§ TASK TO COMPLETE
In the forum thread about Google Voice, condense the paragraph that begins "Only the former" while keeping its main facts.

§ DOCUMENT PASSAGE
* * *
# New Google Stuff, Google Voice and Tring Me



## Ed the Roofer (Dec 12, 2006)

Would you want free phone service and all calls to get directed to just one phone line that you carry and have phenominal voice mail capabilities?

Well, check these widgets out:

http://tringme.com/

http://blog.tringme.com/are-you-paying-double-for-your-phone-calls/

and

https://www.google.com/voice/about

I have not had the time to check them out real well yet, but some of you higher developed techies might have some feedback.

Ed


----------



## fez-head (Mar 15, 2005)

Great minds think alike Ed! 

I was just going to post a thread about Google Voice as well and saw that you beat me to it. I had not heard of those others and will look into them today.

Thanks Buddy :thumbsup:


----------



## Hammer_Nail (Jun 16, 2008)

*Cool Beans*

I bought Majic Jack.. that works great too !:notworthy


----------



## Ed the Roofer (Dec 12, 2006)

Jesse Kirchhoff said:


> Great minds think alike Ed!
> 
> I was just going to post a thread about Google Voice as well and saw that you beat me to it. I had not heard of those others and will look into them today.
> 
> Thanks Buddy :thumbsup:


Thats funny Jesse.

Only the former "GrandCentral" users are now able to use Google Voice, but I did sign up for them to alert me when it becomes available.
* * *
§ DATA FOR REVIEW
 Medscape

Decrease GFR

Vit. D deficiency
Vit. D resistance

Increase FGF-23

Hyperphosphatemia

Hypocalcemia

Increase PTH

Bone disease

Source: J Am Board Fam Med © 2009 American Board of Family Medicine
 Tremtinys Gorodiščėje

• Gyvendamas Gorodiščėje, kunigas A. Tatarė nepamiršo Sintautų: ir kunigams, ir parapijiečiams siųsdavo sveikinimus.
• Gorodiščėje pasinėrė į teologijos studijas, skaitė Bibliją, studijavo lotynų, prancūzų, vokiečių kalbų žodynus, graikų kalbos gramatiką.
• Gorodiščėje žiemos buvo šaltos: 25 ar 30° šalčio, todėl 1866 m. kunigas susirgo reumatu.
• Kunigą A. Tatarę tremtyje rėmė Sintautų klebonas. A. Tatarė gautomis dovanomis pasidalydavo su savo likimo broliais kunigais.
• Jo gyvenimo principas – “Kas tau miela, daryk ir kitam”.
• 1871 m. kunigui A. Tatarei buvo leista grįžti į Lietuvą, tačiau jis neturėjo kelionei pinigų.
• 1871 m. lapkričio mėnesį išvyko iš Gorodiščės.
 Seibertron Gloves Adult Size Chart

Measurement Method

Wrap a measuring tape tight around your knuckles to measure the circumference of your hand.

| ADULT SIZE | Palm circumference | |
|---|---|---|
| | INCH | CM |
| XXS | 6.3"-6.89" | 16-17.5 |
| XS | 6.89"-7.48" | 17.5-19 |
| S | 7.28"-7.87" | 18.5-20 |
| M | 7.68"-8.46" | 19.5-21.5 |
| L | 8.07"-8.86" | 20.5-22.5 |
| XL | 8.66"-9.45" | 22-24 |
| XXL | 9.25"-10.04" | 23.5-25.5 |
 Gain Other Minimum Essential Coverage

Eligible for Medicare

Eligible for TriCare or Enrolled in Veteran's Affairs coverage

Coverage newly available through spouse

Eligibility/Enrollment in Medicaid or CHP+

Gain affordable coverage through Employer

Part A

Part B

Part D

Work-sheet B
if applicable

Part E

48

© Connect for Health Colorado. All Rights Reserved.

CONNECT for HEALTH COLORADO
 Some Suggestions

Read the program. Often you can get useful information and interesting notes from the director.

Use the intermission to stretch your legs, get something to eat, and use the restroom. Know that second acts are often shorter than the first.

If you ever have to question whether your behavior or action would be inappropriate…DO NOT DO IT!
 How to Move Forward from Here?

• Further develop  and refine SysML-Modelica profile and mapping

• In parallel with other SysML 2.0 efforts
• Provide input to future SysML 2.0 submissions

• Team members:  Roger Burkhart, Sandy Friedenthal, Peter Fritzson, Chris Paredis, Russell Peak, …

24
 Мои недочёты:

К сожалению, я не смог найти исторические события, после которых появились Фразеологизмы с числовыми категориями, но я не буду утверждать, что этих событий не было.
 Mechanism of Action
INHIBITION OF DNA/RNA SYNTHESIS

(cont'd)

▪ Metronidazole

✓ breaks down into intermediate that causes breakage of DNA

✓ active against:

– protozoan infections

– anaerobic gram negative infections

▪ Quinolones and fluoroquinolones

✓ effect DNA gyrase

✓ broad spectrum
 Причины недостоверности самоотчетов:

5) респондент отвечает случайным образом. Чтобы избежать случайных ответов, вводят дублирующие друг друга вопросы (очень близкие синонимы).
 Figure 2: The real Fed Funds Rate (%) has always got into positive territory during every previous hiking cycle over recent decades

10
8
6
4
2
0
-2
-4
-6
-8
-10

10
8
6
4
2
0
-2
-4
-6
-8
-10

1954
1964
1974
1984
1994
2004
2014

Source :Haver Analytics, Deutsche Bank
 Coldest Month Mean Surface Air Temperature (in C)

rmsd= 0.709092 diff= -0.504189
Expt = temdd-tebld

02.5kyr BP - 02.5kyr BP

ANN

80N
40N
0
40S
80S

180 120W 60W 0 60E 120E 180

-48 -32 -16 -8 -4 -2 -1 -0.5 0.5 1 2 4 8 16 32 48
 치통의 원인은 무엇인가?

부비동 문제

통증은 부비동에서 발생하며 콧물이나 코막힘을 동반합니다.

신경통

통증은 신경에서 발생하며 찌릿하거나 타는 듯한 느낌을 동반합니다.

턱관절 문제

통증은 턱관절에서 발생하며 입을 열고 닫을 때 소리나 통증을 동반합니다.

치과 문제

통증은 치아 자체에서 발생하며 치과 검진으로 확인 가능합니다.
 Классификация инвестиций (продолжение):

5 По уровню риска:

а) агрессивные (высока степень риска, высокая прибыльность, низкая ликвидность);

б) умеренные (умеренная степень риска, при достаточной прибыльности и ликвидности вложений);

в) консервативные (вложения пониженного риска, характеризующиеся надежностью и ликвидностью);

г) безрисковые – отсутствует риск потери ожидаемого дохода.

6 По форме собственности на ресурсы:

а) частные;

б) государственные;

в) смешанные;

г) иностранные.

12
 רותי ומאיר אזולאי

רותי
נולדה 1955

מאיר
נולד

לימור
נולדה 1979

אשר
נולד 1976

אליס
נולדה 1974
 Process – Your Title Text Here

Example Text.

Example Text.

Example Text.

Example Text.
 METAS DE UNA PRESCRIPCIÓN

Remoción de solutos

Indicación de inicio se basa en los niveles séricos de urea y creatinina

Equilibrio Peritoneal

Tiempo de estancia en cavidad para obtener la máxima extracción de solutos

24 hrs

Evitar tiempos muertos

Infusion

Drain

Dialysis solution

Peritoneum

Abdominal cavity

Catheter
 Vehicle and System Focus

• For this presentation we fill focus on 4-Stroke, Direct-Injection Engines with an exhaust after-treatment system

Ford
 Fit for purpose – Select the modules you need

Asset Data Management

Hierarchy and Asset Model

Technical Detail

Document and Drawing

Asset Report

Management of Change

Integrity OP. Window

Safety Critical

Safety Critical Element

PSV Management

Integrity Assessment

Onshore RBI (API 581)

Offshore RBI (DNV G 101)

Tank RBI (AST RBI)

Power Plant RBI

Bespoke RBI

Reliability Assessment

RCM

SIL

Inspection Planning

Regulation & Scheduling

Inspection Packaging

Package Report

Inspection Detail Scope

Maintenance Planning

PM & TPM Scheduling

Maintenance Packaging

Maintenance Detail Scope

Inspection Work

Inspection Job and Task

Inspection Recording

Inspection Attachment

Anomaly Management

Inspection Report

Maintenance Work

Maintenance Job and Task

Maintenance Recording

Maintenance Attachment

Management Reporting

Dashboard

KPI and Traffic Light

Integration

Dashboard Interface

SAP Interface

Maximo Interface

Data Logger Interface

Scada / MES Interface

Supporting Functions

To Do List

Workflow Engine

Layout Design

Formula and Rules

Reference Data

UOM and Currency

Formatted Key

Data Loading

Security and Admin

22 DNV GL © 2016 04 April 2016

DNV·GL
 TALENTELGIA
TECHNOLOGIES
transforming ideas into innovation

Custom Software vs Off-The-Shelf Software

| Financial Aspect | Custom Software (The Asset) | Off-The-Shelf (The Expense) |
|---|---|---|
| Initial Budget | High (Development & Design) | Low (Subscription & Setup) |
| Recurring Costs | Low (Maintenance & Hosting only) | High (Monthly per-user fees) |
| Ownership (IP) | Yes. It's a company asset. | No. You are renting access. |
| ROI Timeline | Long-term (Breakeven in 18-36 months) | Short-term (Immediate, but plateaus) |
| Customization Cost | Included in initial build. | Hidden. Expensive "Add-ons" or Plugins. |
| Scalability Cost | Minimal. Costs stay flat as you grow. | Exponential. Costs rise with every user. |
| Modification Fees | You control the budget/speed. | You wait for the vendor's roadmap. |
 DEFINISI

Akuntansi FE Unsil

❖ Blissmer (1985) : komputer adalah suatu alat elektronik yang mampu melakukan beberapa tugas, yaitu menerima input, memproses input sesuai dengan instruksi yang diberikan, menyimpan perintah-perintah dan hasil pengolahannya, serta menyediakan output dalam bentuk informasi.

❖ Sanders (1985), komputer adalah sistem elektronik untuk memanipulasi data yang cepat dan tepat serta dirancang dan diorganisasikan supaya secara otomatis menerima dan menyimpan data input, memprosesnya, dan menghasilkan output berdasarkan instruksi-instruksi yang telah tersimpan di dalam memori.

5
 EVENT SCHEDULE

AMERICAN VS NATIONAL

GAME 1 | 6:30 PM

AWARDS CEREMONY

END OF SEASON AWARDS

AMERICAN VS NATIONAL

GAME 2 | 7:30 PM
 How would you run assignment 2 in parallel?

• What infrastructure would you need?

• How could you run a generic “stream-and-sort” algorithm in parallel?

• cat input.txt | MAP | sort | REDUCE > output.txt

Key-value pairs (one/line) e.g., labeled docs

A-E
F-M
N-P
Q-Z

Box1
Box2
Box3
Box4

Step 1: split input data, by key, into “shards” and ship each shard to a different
* * *
§ SOLUTION TO THE PROBLEM
Google Voice is currently open only to former GrandCentral users, but I signed up to be alerted when it becomes available.